- **WORK TO COMPLETE**:
Word for word, restate the entries that follow.

* * *

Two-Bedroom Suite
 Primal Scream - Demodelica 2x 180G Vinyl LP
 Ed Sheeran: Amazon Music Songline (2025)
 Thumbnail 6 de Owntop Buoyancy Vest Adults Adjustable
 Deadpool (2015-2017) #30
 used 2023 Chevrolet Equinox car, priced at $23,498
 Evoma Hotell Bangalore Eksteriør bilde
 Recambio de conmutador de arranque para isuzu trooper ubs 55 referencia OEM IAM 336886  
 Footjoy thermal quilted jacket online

* * *

- **RESULT FOR THIS EXERCISE**:
Two-Bedroom Suite
 Primal Scream - Demodelica 2x 180G Vinyl LP
 Ed Sheeran: Amazon Music Songline (2025)
 Thumbnail 6 de Owntop Buoyancy Vest Adults Adjustable
 Deadpool (2015-2017) #30
 used 2023 Chevrolet Equinox car, priced at $23,498
 Evoma Hotell Bangalore Eksteriør bilde
 Recambio de conmutador de arranque para isuzu trooper ubs 55 referencia OEM IAM 336886  
 Footjoy thermal quilted jacket online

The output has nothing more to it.